Short exercise: Return the lines of the records unchanged, beginning with the line that contains "Relative to [504,324]" and continuing through the last line of the records.

— begin Supplied material —

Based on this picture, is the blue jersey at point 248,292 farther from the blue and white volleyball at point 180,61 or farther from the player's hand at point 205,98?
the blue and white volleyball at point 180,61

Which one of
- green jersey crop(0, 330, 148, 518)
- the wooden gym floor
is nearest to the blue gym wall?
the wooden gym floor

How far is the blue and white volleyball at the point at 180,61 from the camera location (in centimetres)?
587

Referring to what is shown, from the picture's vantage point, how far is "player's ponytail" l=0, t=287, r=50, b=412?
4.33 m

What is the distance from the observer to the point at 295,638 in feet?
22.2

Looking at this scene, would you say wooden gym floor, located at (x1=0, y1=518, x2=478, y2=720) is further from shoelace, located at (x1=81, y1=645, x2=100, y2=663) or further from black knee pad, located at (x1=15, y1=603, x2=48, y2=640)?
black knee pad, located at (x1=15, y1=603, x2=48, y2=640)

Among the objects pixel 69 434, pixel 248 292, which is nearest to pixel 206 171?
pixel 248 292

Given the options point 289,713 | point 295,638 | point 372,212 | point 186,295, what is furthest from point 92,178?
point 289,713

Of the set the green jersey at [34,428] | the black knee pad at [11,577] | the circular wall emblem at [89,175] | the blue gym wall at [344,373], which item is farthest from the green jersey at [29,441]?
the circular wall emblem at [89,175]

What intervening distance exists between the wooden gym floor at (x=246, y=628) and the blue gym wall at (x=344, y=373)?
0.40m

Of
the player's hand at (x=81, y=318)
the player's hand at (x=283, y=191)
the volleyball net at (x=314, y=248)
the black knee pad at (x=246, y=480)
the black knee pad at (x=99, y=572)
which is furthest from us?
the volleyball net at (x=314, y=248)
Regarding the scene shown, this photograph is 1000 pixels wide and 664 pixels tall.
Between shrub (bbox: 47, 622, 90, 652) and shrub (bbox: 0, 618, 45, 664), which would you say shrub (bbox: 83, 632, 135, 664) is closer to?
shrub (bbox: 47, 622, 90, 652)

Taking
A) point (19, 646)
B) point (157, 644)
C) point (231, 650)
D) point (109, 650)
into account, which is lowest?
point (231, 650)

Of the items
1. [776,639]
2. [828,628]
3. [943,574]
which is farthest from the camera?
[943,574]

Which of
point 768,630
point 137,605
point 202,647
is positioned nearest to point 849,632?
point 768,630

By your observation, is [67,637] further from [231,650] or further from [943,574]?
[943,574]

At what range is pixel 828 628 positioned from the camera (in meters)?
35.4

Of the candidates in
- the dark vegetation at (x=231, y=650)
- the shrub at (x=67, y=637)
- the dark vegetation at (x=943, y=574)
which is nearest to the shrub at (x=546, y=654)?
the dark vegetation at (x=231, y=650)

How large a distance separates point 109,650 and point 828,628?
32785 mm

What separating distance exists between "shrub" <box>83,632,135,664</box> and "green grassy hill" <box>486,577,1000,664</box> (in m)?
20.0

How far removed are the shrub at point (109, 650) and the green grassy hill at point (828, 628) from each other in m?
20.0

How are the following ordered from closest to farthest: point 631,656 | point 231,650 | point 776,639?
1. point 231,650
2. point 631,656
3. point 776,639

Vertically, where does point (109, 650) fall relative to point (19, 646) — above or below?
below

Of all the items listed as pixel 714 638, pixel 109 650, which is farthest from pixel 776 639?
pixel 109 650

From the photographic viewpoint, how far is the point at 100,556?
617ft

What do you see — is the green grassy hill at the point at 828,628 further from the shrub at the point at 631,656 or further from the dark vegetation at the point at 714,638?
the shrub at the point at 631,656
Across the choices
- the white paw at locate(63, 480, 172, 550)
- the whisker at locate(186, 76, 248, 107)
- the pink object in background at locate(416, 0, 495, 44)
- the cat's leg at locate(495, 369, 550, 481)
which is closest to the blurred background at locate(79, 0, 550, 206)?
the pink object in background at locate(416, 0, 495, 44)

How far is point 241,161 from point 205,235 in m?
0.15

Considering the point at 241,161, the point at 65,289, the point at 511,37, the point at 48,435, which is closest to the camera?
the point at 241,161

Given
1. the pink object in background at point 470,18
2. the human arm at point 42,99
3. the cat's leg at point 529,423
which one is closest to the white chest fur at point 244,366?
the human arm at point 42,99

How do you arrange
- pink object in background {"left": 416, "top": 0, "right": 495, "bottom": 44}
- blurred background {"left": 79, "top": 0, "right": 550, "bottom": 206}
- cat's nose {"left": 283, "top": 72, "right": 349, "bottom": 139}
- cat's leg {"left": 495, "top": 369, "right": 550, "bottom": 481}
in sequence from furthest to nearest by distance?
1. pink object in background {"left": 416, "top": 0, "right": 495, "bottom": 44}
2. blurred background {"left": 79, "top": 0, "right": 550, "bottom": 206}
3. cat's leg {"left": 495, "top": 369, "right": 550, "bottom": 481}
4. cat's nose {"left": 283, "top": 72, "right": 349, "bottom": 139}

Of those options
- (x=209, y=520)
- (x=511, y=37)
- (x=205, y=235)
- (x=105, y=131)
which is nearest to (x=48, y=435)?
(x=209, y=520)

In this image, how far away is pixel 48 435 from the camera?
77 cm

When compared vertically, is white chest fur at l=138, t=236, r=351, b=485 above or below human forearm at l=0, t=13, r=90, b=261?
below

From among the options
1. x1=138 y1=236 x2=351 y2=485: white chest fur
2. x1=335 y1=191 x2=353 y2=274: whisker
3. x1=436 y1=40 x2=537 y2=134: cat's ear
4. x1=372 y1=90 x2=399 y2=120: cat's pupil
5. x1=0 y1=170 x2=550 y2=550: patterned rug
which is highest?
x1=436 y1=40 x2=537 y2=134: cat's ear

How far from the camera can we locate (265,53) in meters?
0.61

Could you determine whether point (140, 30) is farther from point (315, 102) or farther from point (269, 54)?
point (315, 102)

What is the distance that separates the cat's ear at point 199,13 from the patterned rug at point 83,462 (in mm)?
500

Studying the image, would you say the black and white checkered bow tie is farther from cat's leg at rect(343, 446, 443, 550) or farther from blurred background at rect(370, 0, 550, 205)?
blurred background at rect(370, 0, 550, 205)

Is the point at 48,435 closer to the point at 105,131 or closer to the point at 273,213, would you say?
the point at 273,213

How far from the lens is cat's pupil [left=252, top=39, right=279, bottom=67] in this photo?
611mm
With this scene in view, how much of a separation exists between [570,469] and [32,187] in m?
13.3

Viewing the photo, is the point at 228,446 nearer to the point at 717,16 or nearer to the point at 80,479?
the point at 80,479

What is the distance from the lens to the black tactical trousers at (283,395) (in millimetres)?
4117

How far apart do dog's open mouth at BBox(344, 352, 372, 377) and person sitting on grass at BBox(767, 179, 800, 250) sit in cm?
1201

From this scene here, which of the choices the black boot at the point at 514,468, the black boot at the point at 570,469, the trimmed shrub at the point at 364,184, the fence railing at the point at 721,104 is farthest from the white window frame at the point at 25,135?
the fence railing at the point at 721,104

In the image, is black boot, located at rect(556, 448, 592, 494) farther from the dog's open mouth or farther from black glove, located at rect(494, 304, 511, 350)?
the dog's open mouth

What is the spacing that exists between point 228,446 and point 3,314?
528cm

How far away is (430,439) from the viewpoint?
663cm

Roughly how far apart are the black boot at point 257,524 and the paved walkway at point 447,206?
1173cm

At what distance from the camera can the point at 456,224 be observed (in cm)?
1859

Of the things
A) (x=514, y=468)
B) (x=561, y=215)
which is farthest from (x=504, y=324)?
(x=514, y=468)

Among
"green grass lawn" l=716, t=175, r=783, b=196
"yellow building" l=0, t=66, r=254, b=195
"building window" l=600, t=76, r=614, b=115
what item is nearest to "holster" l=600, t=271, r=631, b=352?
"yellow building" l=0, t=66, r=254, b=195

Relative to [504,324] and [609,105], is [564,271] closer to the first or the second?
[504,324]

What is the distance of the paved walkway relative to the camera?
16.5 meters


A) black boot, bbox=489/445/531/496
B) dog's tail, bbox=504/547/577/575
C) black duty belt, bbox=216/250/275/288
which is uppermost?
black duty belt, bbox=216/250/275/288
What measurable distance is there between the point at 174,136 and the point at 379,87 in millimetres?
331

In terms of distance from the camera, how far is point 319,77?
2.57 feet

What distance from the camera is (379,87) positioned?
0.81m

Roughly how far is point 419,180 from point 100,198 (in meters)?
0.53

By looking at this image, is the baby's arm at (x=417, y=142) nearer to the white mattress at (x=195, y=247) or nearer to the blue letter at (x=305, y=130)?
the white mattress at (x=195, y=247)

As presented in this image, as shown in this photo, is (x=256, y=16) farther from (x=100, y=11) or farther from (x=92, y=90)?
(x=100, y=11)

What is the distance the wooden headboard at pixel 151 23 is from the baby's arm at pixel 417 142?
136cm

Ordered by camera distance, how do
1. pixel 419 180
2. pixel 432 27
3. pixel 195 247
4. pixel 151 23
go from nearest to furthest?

— end Supplied material —

Full answer:
Relative to [504,324] and [609,105], is [564,271] closer to the first or the second?
[504,324]

What is the distance of the paved walkway relative to the camera?
16.5 meters


A) black boot, bbox=489/445/531/496
B) dog's tail, bbox=504/547/577/575
C) black duty belt, bbox=216/250/275/288
which is uppermost?
black duty belt, bbox=216/250/275/288
What measurable distance is there between the point at 174,136 and the point at 379,87 in millimetres?
331

In terms of distance from the camera, how far is point 319,77?
2.57 feet

What distance from the camera is (379,87) positioned?
0.81m

Roughly how far is point 419,180 from point 100,198 (in meters)?
0.53

By looking at this image, is the baby's arm at (x=417, y=142) nearer to the white mattress at (x=195, y=247) or nearer to the blue letter at (x=305, y=130)?
the white mattress at (x=195, y=247)

As presented in this image, as shown in this photo, is (x=256, y=16) farther from (x=100, y=11) or farther from (x=92, y=90)?
(x=100, y=11)

What is the distance the wooden headboard at pixel 151 23 is from the baby's arm at pixel 417 142?
136cm

Ordered by camera distance, how do
1. pixel 419 180
2. pixel 432 27
3. pixel 195 247
4. pixel 151 23
go from nearest to furthest?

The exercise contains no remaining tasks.